Moneter.co.id – Partai Demokrasi Indonesia Perjuangan (PDIP) dan regenerasi kepemimpinan di dalamnya terus menjadi perdebatan terkait masa depan pada partai banteng itu.
Sejumlah kalangan menyarankan Ketua Umum PDI Perjuangan Megawati Soekarnoputri harus melakukan regenerasi usai menelan kekalahan Pilkada DKI 2017. Namun kalangan lain mengaku bingung jika PDI Perjuangan tidak dipimpin Megawati Soekarnoputri sebagai ketua umum karena PDIP tanpa Megawati dikhawatirkan limbung.
Ada baiknya para politisi PDIP menyadari bahwa Ketua Umum PDI Perjuangan Megawati Soekarnoputri (70 tahun) berulang kali mengungkapkan kepenatannya bergelut di dunia politik dan menyatakan ingin pensiun.
Sebelumnya, Megawati menyampaikan hal itu saat menghadiri HUT Ke-17 Banteng Muda Indonesia di kawasan Menteng, Jakarta Pusat, akhir Maret lalu.
“Saya berkata kepada diri saya, mereka (kader) itu, kok, enggak kapok-kapok. Saya sebetulnya sudah dari tahun lalu mau pensiun karena tidak mudah, apalagi seorang wanita menjadi ketua umum partai di republik ini,” ucap Megawati.
Wajar dan sehat cara berpikir Mega karena secara alamiah regenerasi harus dilakukan. Megawati telah membuka ruang untuk perubahan kepemimpinan itu, tinggal kader-kadernya berani atau tidak memunculkan tokoh baru yang lebih segar dan menyegarkan, dalam konteks regenerasi kepemimpinan politik,
Maklumlah, PDIP menghadapi dua poros parpol yang membayangi kiprah politik mereka. Setidaknya, di Partai Gerindra ada Prabowo Subianto dan di Partai Demokrat ada sosok Susilo Bambang Yudhoyono, yang menjadi saingan bebuyutannya.
Megawati makin menyadari bahwa PDI-P tampaknya kalah selangkah dari Demokrat besutan SBY. Sebab dengan diajukannya Agus Harimurti Yudhoyono (38 tahun) sebagai calon gubernur DKI, Demokrat SBY sudah bergerak lebih cepat.

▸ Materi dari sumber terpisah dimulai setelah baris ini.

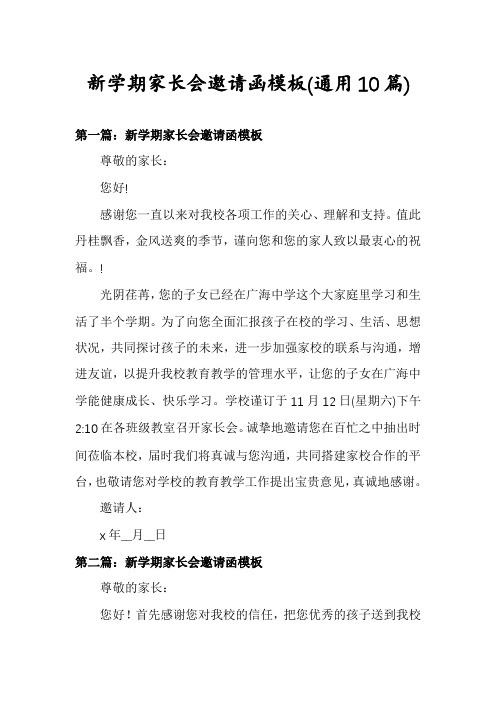 新学期家长会邀请函模板(通用10篇)

第一篇：新学期家长会邀请函模板

尊敬的家长：

您好!

感谢您一直以来对我校各项工作的关心、理解和支持。值此丹桂飘香，金风送爽的季节，谨向您和您的家人致以最衷心的祝福。!

光阴荏苒，您的子女已经在广海中学这个大家庭里学习和生活了半个学期。为了向您全面汇报孩子在校的学习、生活、思想状况，共同探讨孩子的未来，进一步加强家校的联系与沟通，增进友谊，以提升我校教育教学的管理水平，让您的子女在广海中学能健康成长、快乐学习。学校谨订于11月12日(星期六)下午2:10在各班级教室召开家长会。诚挚地邀请您在百忙之中抽出时间莅临本校，届时我们将真诚与您沟通，共同搭建家校合作的平台，也敬请您对学校的教育教学工作提出宝贵意见，真诚地感谢。

邀请人：

x年__月__日

第二篇：新学期家长会邀请函模板

尊敬的家长：

您好！首先感谢您对我校的信任，把您优秀的孩子送到我校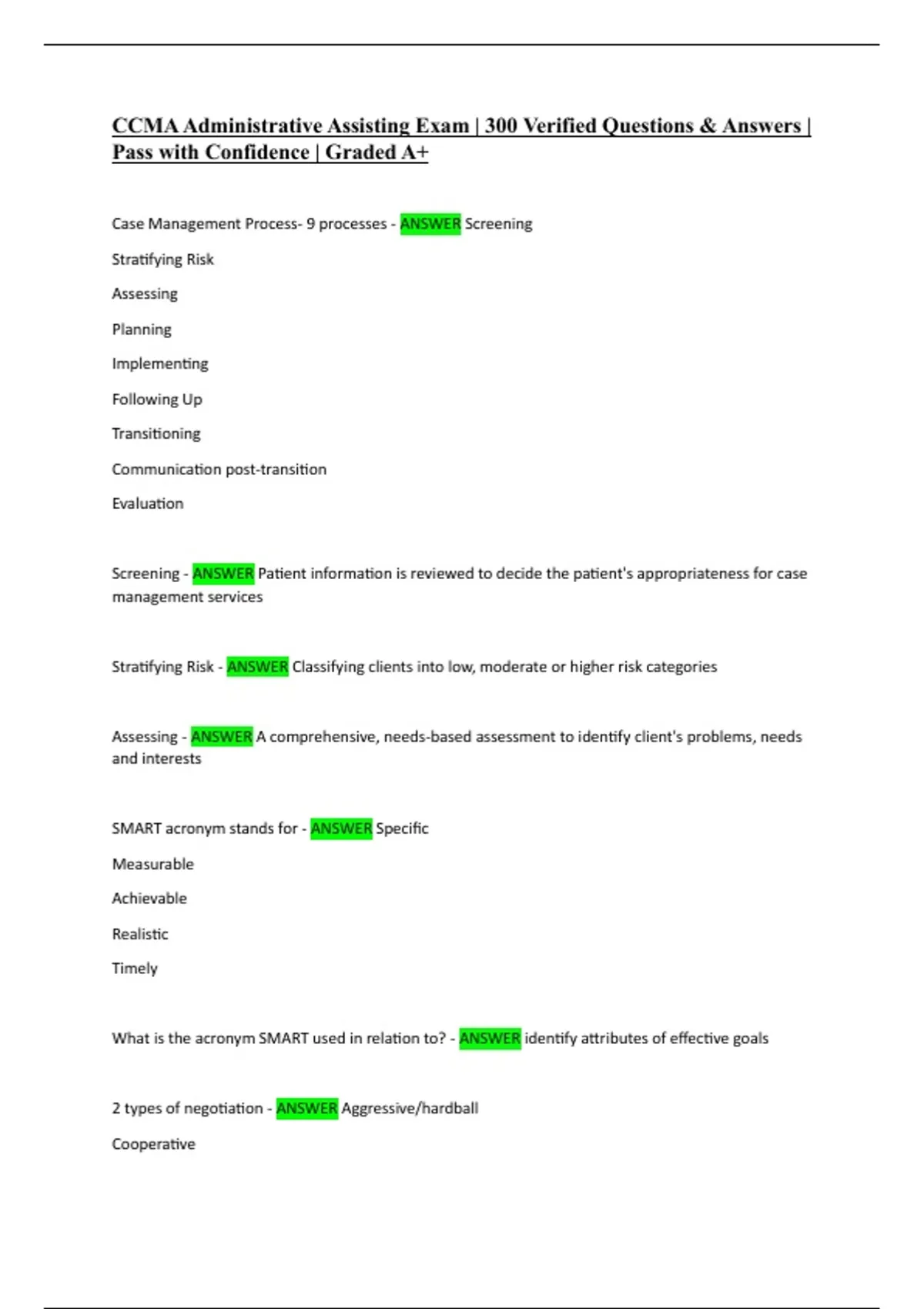 CCMA Administrative Assisting Exam | 300 Verified Questions & Answers | Pass with Confidence | Graded A+

Case Management Process- 9 processes - ANSWER Screening

Stratifying Risk

Assessing

Planning

Implementing

Following Up

Transitioning

Communication post-transition

Evaluation

Screening - ANSWER Patient information is reviewed to decide the patient's appropriateness for case management services

Stratifying Risk - ANSWER Classifying clients into low, moderate or higher risk categories

Assessing - ANSWER A comprehensive, needs-based assessment to identify client's problems, needs and interests

SMART acronym stands for - ANSWER Specific

Measurable

Achievable

Realistic

Timely

What is the acronym SMART used in relation to? - ANSWER identify attributes of effective goals

2 types of negotiation - ANSWER Aggressive/hardball

Cooperative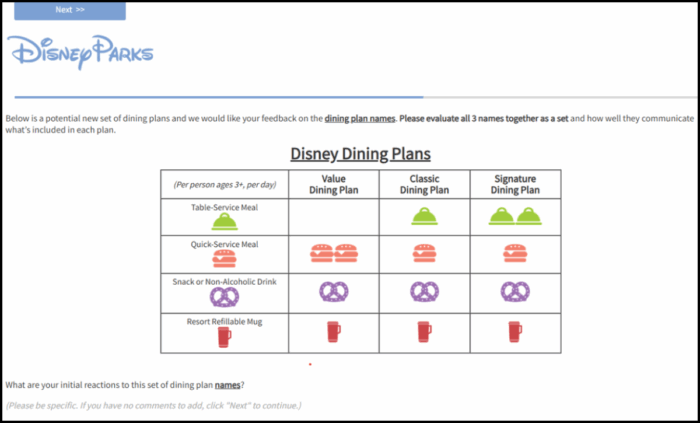 Next >>

DISNEY PARKS

Below is a potential new set of dining plans and we would like your feedback on the dining plan names. Please evaluate all 3 names together as a set and how well they communicate what's included in each plan.

Disney Dining Plans

| (Per person ages 3+, per day) | Value Dining Plan | Classic Dining Plan | Signature Dining Plan |
|---|---|---|---|
| Table-Service Meal | | | |
| Quick-Service Meal | | | |
| Snack or Non-Alcoholic Drink | | | |
| Resort Refillable Mug | | | |

What are your initial reactions to this set of dining plan names?

(Please be specific. If you have no comments to add, click "Next" to continue.)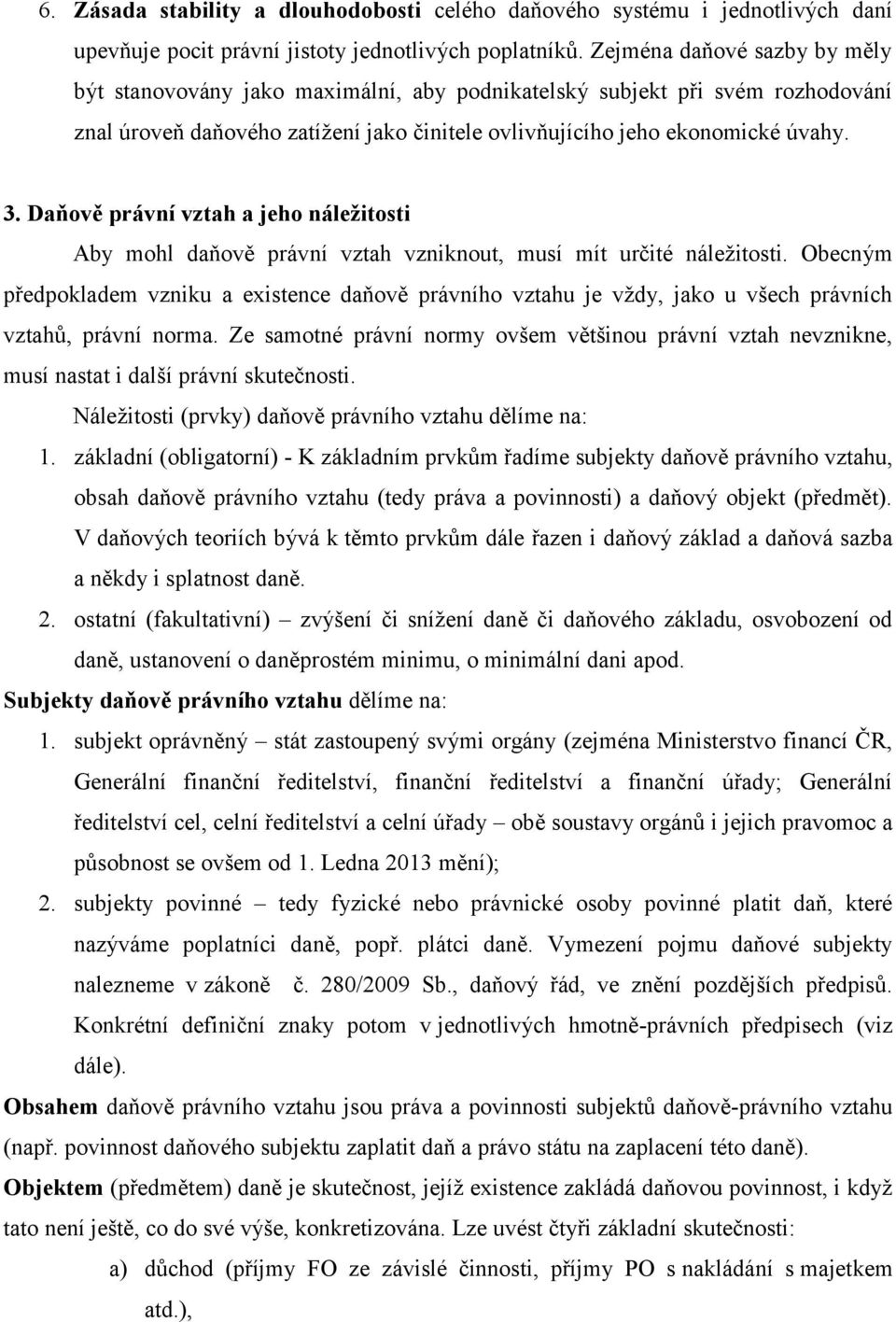 6. Zásada stability a dlouhodobosti celého daňového systému i jednotlivých daní upevňuje pocit právní jistoty jednotlivých poplatníků. Zejména daňové sazby by měly být stanovovány jako maximální, aby podnikatelský subjekt při svém rozhodování znal úroveň daňového zatížení jako činitele ovlivňujícího jeho ekonomické úvahy.

3. Daňově právní vztah a jeho náležitosti

Aby mohl daňově právní vztah vzniknout, musí mít určité náležitosti. Obecným předpokladem vzniku a existence daňově právního vztahu je vždy, jako u všech právních vztahů, právní norma. Ze samotné právní normy ovšem většinou právní vztah nevznikne, musí nastat i další právní skutečnosti.

Náležitosti (prvky) daňově právního vztahu dělíme na:

1. základní (obligatorní) - K základním prvkům řadíme subjekty daňově právního vztahu, obsah daňově právního vztahu (tedy práva a povinnosti) a daňový objekt (předmět). V daňových teoriích bývá k těmto prvkům dále řazen i daňový základ a daňová sazba a někdy i splatnost daně.

2. ostatní (fakultativní) – zvýšení či snížení daně či daňového základu, osvobození od daně, ustanovení o daněprostém minimu, o minimální dani apod.

Subjekty daňově právního vztahu dělíme na:

1. subjekt oprávněný – stát zastoupený svými orgány (zejména Ministerstvo financí ČR, Generální finanční ředitelství, finanční ředitelství a finanční úřady; Generální ředitelství cel, celní ředitelství a celní úřady – obě soustavy orgánů i jejich pravomoc a působnost se ovšem od 1. Ledna 2013 mění);

2. subjekty povinné – tedy fyzické nebo právnické osoby povinné platit daň, které nazýváme poplatníci daně, popř. plátci daně. Vymezení pojmu daňové subjekty nalezneme v zákoně č. 280/2009 Sb., daňový řád, ve znění pozdějších předpisů. Konkrétní definiční znaky potom v jednotlivých hmotně-právních předpisech (viz dále).

Obsahem daňově právního vztahu jsou práva a povinnosti subjektů daňově-právního vztahu (např. povinnost daňového subjektu zaplatit daň a právo státu na zaplacení této daně).

Objektem (předmětem) daně je skutečnost, jejíž existence zakládá daňovou povinnost, i když tato není ještě, co do své výše, konkretizována. Lze uvést čtyři základní skutečnosti:

a) důchod (příjmy FO ze závislé činnosti, příjmy PO s nakládání s majetkem atd.),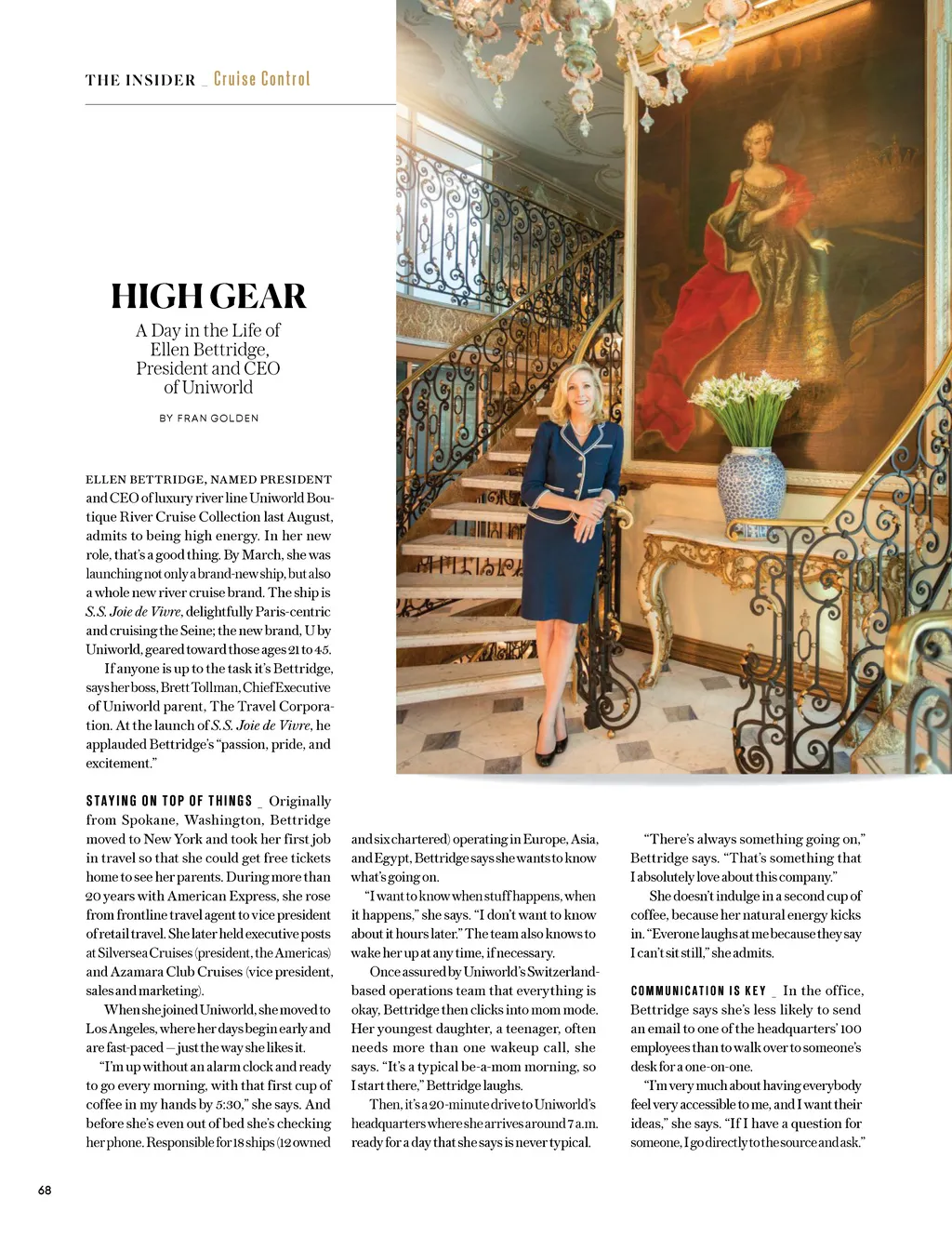 THE INSIDER _ Cruise Control

HIGH GEAR

A Day in the Life of Ellen Bettridge, President and CEO of Uniworld

BY FRAN GOLDEN

ELLEN BETTRIDGE, NAMED PRESIDENT and CEO of luxury river line Uniworld Boutique River Cruise Collection last August, admits to being high energy. In her new role, that's a good thing. By March, she was launching not only a brand-new ship, but also a whole new river cruise brand. The ship is S.S. Joie de Vivre, delightfully Paris-centric and cruising the Seine; the new brand, U by Uniworld, geared toward those ages 21 to 45.

If anyone is up to the task it's Bettridge, says her boss, Brett Tollman, Chief Executive of Uniworld parent, The Travel Corporation. At the launch of S.S. Joie de Vivre, he applauded Bettridge's "passion, pride, and excitement."

STAYING ON TOP OF THINGS _ Originally from Spokane, Washington, Bettridge moved to New York and took her first job in travel so that she could get free tickets home to see her parents. During more than 20 years with American Express, she rose from frontline travel agent to vice president of retail travel. She later held executive posts at Silversea Cruises (president, the Americas) and Azamara Club Cruises (vice president, sales and marketing).

When she joined Uniworld, she moved to Los Angeles, where her days begin early and are fast-paced — just the way she likes it.

"I'm up without an alarm clock and ready to go every morning, with that first cup of coffee in my hands by 5:30," she says. And before she's even out of bed she's checking her phone. Responsible for 18 ships (12 owned and six chartered) operating in Europe, Asia, and Egypt, Bettridge says she wants to know what's going on.

"I want to know when stuff happens, when it happens," she says. "I don't want to know about it hours later." The team also knows to wake her up at any time, if necessary.

Once assured by Uniworld's Switzerland-based operations team that everything is okay, Bettridge then clicks into mom mode. Her youngest daughter, a teenager, often needs more than one wakeup call, she says. "It's a typical be-a-mom morning, so I start there," Bettridge laughs.

Then, it's a 20-minute drive to Uniworld's headquarters where she arrives around 7 a.m. ready for a day that she says is never typical.

"There's always something going on," Bettridge says. "That's something that I absolutely love about this company."

She doesn't indulge in a second cup of coffee, because her natural energy kicks in. "Everone laughs at me because they say I can't sit still," she admits.

COMMUNICATION IS KEY _ In the office, Bettridge says she's less likely to send an email to one of the headquarters' 100 employees than to walk over to someone's desk for a one-on-one.

"I'm very much about having everybody feel very accessible to me, and I want their ideas," she says. "If I have a question for someone, I go directly to the source and ask."

68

Apakah Megawati akan menunjuk Prananda Prabowo, puteranya atau Puan Maharani, puterinya, publik belum tahu. Namun, kegelisahan Megawati agar segera ada regenerasi kepemimpinan, nampak tak terhindarkan.
Menurut Fajar Kurnianto, peneliti Pusat Studi Islam dan Kenegaraan Universitas Paramadina, gaya politik lama di kalangan PDIP yang menyandarkan pada karisma tokoh tua sudah saatnya diubah ke gaya politik baru yang lebih inovatif, kreatif, dan progresif dengan kaum muda terutama sebagai penopang utama.
Dengan cara demikian, ketergantungan total kepada kharisma Megawati bisa diakhiri. Dan regenerasi kepemimpinan di PDIP bisa dimulai. Rasionalitas politik itulah yang harus disadari oleh seluruh kader dan jajaran PDIP sendiri dalam menjawab tantangan zaman, apalagi yang abadi adalah perubahan itu sendiri.